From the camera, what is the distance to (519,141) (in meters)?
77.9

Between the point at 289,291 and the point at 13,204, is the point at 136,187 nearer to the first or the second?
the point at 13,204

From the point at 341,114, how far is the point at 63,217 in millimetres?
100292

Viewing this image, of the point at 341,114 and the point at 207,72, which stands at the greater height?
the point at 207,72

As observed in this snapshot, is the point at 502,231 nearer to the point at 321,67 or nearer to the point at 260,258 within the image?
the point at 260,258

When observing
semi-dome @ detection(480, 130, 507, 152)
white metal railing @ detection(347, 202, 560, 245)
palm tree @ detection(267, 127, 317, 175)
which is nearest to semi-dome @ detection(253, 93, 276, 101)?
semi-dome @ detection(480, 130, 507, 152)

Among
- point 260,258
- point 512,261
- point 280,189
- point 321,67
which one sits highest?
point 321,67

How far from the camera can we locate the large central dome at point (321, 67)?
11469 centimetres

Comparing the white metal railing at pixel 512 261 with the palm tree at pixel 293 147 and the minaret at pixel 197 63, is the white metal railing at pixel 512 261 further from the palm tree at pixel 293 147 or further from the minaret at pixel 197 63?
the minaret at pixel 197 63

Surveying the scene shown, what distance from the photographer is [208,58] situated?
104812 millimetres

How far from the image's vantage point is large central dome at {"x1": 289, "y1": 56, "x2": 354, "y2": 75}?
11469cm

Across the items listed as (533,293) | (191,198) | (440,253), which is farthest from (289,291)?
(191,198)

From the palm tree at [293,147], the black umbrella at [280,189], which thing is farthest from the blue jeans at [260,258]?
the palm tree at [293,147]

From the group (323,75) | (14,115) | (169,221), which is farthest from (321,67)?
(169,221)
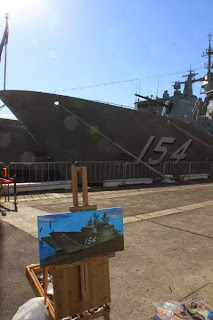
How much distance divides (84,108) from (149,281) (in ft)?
37.6

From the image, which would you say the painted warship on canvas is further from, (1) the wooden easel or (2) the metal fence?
(2) the metal fence

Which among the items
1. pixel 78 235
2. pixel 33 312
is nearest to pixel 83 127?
pixel 78 235

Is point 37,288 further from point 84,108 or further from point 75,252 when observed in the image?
point 84,108

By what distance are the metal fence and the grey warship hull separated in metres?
0.50

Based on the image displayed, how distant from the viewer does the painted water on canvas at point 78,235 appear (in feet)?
6.51

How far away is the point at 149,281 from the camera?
3049 millimetres

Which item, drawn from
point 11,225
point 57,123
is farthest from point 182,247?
point 57,123

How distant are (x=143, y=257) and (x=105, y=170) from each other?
9.13 metres

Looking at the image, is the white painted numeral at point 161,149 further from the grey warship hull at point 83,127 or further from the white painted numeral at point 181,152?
the white painted numeral at point 181,152

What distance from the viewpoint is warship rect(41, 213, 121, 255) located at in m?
2.00

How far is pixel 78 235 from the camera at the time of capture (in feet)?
6.80

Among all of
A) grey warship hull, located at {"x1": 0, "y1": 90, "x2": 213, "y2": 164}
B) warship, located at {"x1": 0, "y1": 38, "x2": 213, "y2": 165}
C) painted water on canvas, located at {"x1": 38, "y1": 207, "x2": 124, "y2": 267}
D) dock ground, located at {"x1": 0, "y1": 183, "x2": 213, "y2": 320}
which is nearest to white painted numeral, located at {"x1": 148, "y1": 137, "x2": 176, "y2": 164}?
warship, located at {"x1": 0, "y1": 38, "x2": 213, "y2": 165}

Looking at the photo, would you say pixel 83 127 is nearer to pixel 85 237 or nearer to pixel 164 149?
pixel 164 149

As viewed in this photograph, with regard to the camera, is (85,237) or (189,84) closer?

What is being asked
Copy out all of the lines above word for word, leaving out the pictures.

Exercise output
From the camera, what is the distance to (519,141) (in meters)?
77.9

Between the point at 289,291 and the point at 13,204, is the point at 136,187 nearer to the first or the second?
the point at 13,204

From the point at 341,114, how far is the point at 63,217 in millimetres?
100292

Viewing this image, of the point at 341,114 and the point at 207,72, which stands at the greater height?
the point at 207,72

As observed in this snapshot, is the point at 502,231 nearer to the point at 321,67 or nearer to the point at 260,258 within the image?
the point at 260,258

When observing
semi-dome @ detection(480, 130, 507, 152)
white metal railing @ detection(347, 202, 560, 245)
palm tree @ detection(267, 127, 317, 175)
which is nearest to semi-dome @ detection(253, 93, 276, 101)?
semi-dome @ detection(480, 130, 507, 152)

Among
- point 260,258
- point 512,261
- point 280,189
- point 321,67
which one sits highest?
point 321,67

How far from the camera can we locate the large central dome at point (321, 67)?
11469 centimetres

Comparing the white metal railing at pixel 512 261 with the palm tree at pixel 293 147 and the minaret at pixel 197 63, is the white metal railing at pixel 512 261 further from the palm tree at pixel 293 147 or further from the minaret at pixel 197 63?
the minaret at pixel 197 63

Surveying the scene shown, what distance from the photographer is [208,58] situated?
104812 millimetres

How far from the image's vantage point is large central dome at {"x1": 289, "y1": 56, "x2": 354, "y2": 75}?
11469cm

Across the items listed as (533,293) | (191,198) | (440,253), which is farthest from (289,291)?
(191,198)

From the palm tree at [293,147], the black umbrella at [280,189], which thing is farthest from the blue jeans at [260,258]?
the palm tree at [293,147]

From the group (323,75) | (14,115) | (169,221), which is farthest from (321,67)?
(169,221)
How much distance divides (84,108) from (149,281) (in ft)?
37.6

From the image, which would you say the painted warship on canvas is further from, (1) the wooden easel or (2) the metal fence?
(2) the metal fence

Which among the items
1. pixel 78 235
2. pixel 33 312
is nearest to pixel 83 127?
pixel 78 235

Is point 37,288 further from point 84,108 or further from point 75,252 when observed in the image?
point 84,108

By what distance are the metal fence and the grey warship hull separated in metres?
0.50

Based on the image displayed, how distant from the viewer does the painted water on canvas at point 78,235 appear (in feet)?
6.51

How far away is the point at 149,281 from the camera?
3049 millimetres

Which item, drawn from
point 11,225
point 57,123
is farthest from point 182,247?
point 57,123

How distant are (x=143, y=257) and (x=105, y=170) from each other?
9.13 metres

Looking at the image, is the white painted numeral at point 161,149 further from the grey warship hull at point 83,127 or further from the white painted numeral at point 181,152?
the white painted numeral at point 181,152

What distance from the viewpoint is warship rect(41, 213, 121, 255) located at in m?
2.00

How far is pixel 78 235 from the camera at the time of capture (in feet)?
6.80

Among all of
A) grey warship hull, located at {"x1": 0, "y1": 90, "x2": 213, "y2": 164}
B) warship, located at {"x1": 0, "y1": 38, "x2": 213, "y2": 165}
C) painted water on canvas, located at {"x1": 38, "y1": 207, "x2": 124, "y2": 267}
D) dock ground, located at {"x1": 0, "y1": 183, "x2": 213, "y2": 320}
which is nearest to white painted numeral, located at {"x1": 148, "y1": 137, "x2": 176, "y2": 164}?
warship, located at {"x1": 0, "y1": 38, "x2": 213, "y2": 165}

Looking at the photo, would you say pixel 83 127 is nearer to pixel 85 237 or nearer to pixel 164 149?
pixel 164 149

As viewed in this photograph, with regard to the camera, is (85,237) or (189,84) closer?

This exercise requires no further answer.